Excerpt:
━━━━━━━━

The airplane was decommissioned in 1947 and abandoned on the shore of Lake Hood, near Anchorage, Alaska. Northwest Airlines Captain Harry McKee acquired it and brought it to Minneapolis–St. Paul International Airport in 1954, where retired Northwest mechanics began restoration work. High costs halted the project until 1972, when Gary’s father, Jack Lysdale, bought it and undertook a four-year restoration effort. He fabricated the nose cowling, fuel and oil tanks, electrical systems and leather seats; reskinned the fuselage, wings and control surfaces; and overhauled the Pratt & Whitney R-1690 Hornet engine. The Metalplane won several restoration awards, including the Grand Champion trophy at the Antique Airplane Association National Convention in 1975.

The H-47 has logged a total of 5,224 hours, but only 50 since the restoration and none since June 1978. Gary Lysdale, who has never flown the airplane, told the St. Paul Pioneer Press, “It’d vibrate a lot, but it’d be easy to fly.” It was purchased by Seattle businessman Howard Wright III at the Barrett-Jackson auction, the only plane in a show that also featured John Dillinger’s 1930 Ford Model A getaway car.

L-1011 Arrives in Kansas

A Lockheed L-1011 TriStar—one of very few still airworthy in the U.S.—landed at the Air – line History Museum in Kansas City on January 30 after a yearlong struggle to gain FAA approval. The sleek jumbo jet, which began service with TWA in 1972, is at Wheeler Downtown Airport, within view of I-70 motorists, and is scheduled to begin serving local school groups as a hands-on classroom. Museum volunteers purchased the scrap heap–bound TriStar in Roswell, N.M., for $100,000 in early 2009, but FAA officials, citing an unmodified rear spar where the wings attach to the fuselage, blocked its flight to the museum. After an additional $60,000 worth of maintenance, a specially trained Delta Airlines crew flew the TriStar to its permanent home, where it’s surrounded by airliner brethren such as the Lockheed Constellation, Douglas DC-3 and Martin 404. More info at ahmhangar.com.

━━━━━━━━

Dataset excerpts:
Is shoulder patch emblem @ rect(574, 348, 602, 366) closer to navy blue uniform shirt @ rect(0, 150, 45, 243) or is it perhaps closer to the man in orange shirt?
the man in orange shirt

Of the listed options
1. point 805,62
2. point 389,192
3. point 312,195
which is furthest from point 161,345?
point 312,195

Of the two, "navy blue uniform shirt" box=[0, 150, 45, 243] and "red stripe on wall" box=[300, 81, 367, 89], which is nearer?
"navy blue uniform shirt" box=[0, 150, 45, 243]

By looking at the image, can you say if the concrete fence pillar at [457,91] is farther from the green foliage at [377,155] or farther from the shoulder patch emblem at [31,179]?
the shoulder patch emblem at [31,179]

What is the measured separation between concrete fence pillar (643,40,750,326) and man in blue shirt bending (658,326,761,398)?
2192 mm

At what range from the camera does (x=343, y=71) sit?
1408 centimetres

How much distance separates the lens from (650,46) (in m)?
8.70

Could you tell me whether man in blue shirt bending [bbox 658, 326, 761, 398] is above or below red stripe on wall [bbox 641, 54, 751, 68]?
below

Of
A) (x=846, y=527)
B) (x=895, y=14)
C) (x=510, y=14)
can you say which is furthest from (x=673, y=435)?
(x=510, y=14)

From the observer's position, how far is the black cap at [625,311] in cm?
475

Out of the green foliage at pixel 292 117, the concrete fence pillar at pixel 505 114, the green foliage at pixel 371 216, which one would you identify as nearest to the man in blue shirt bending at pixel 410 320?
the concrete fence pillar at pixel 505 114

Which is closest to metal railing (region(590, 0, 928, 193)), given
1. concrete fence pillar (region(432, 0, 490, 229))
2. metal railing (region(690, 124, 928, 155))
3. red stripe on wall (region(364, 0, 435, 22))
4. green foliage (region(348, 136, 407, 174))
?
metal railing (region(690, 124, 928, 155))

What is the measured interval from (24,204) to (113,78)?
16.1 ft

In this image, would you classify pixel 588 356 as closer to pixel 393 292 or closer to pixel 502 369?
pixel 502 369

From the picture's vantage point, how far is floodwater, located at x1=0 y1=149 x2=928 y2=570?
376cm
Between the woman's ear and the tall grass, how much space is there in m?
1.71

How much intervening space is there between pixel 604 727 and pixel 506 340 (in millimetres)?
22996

━━━━━━━━

Goal:
Carry the excerpt on restored vintage aircraft forward from its final sentence with the next passage of the text.

Task output:
The First Bird Dog

One of the least appreciated airplanes in the U.S. Air Force inventory during the Korea and Vietnam wars, the Cessna L-19 (later O-1) Bird Dog was an uprated and modified version of the civilian Cessna 170 taildragger. The Bird Dog was used largely for forward air control— directing both artillery and fast attack aircraft to ground targets. Since the targets were identified by flying very low and very slow, and occasionally by intentionally drawing fire, piloting a Dog was seriously hazardous duty. The loss rate among Air Force, Army and Vietnamese FAC pilots was far higher than for any other group of combat aviators.

The Army Air Forces had made good use of Piper, Aeronca and Stinson lightplanes for observation and liaison duties during WWII, but in 1949 the USAF needed something tougher than fabric flivvers. So Cessna came up with the Model 305, a strengthened, stripped, two-tandem-seat version of the all-aluminum 170 with a big rear window, out-slanted side windows, huge Fowler flaps and a 213-hp, 6-cylinder Continental engine that was substantially larger than the civilian 170’s 145-hp 4. Cessna only built one prototype, but it quickly sold the Air Force on the concept.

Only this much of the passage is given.